Wednesday, August 15, 2007

Hyperdemocracy

Modern-era democracy (as a corpus of human behaviors and beliefs) has passed through a number of stages of maturity.

One of the most important transformations was the development and integration of the Fourth Estate as a component of democracy. Structurally the Fourth Estate provided a relatively low resolution, macroscopic, or compressed reflexion upon the democratic processes it analysed.

It is relatively compressed because the technology of delivery of the fourth estate was for the most part limited to broadcast. This was a natural cap on the number of channels available for message delivery and necessarily implied massive compression, editorial, and analysis of the message. The Fourth Estate also evolved to be financed almost entirely by advertising creating a commensual relationship between the Fourth Estate and productive entities.

By providing a single, relatively simplified image of the democratic system back to itself, the Fourth Estate engendered a simple narrative to the data of democratic events, eventually resonating on broad wavelengths with the system it reflected.

In all, the Fourth Estate as a broadcast network system was well integrated into the democratic process, resulting in a large scale, relatively balanced system of positive and negative feedback.
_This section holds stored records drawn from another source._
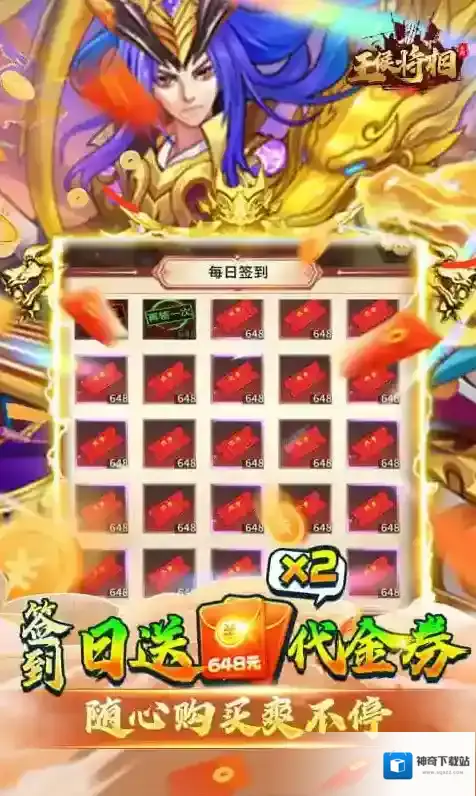 王侯将相代金券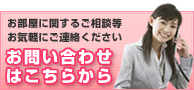 お問い合わせはこちらから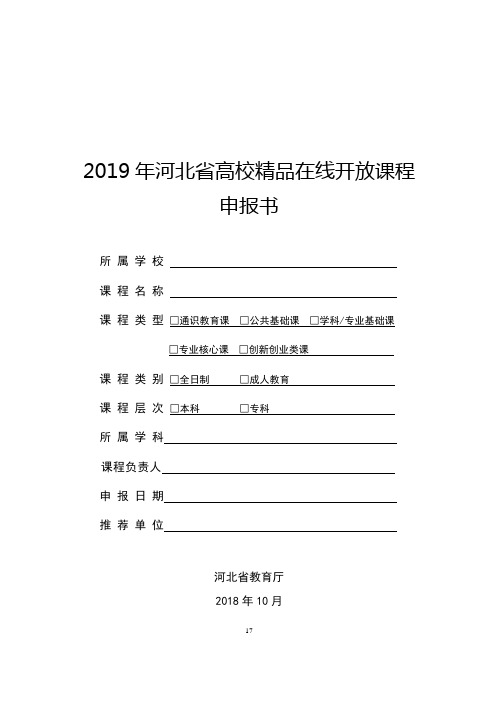 2019年河北高校精品在线开放课程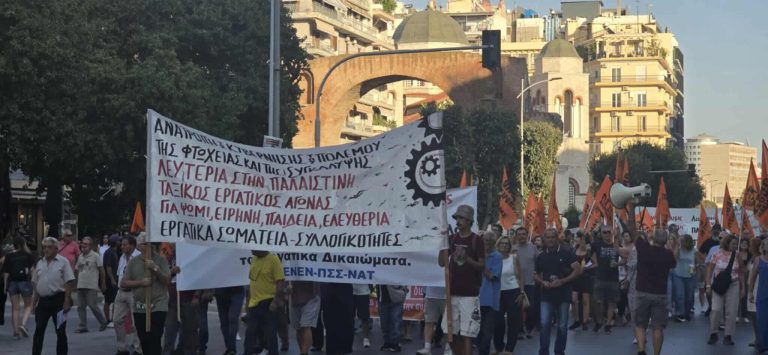Σε ρυθμό συλλαλητηρίων Θεσσαλονίκη αλλά και Αθήνα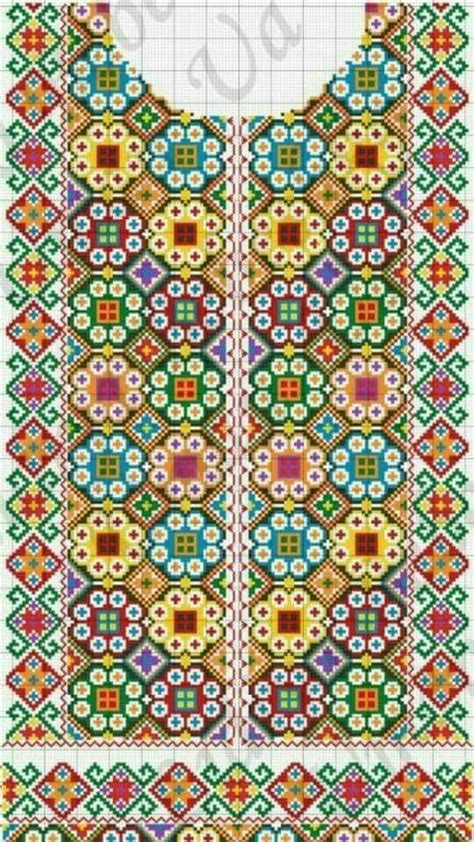 Pin By Reham Al Shafei On Palastinian Tatrez Cross Stitch Geometric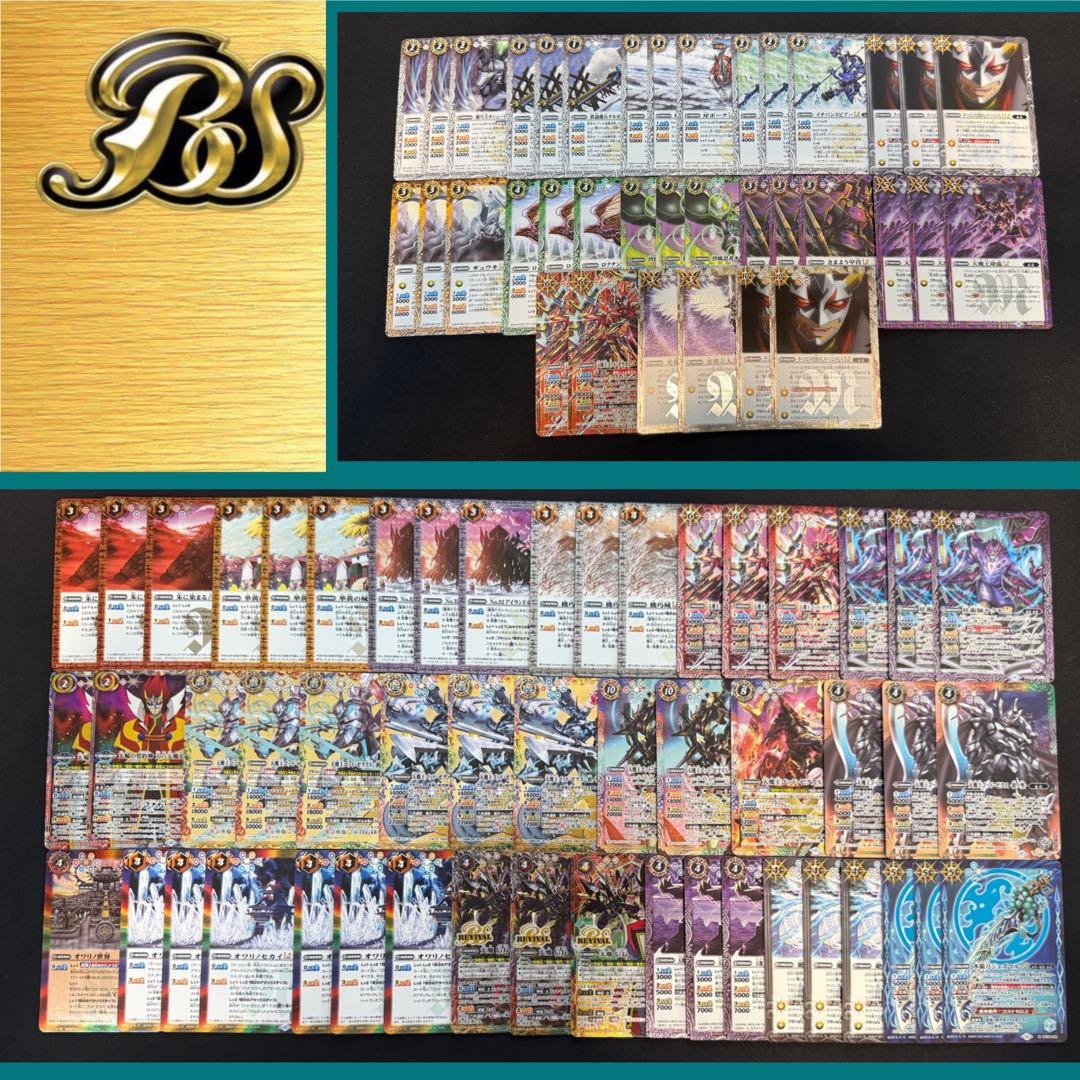 shinoゴッドゼクスX デッキパーツ22枚セット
This is no longer the case. The democratic narrative is no longer told in broad strokes to majorities of populations. We are accelerating towards a state where the number of narratives equals and then exceeds the number of listeners. This is an extraordinarily different system to the broadcast Fourth Estate democracy as described above. I call it hyperdemocracy but please don't assume I mean that in a good way!

A hyperdemocracy may be so multi-stranded that no human can follow its narrative, no matter how compressed. The question then is who, or what, will follow it?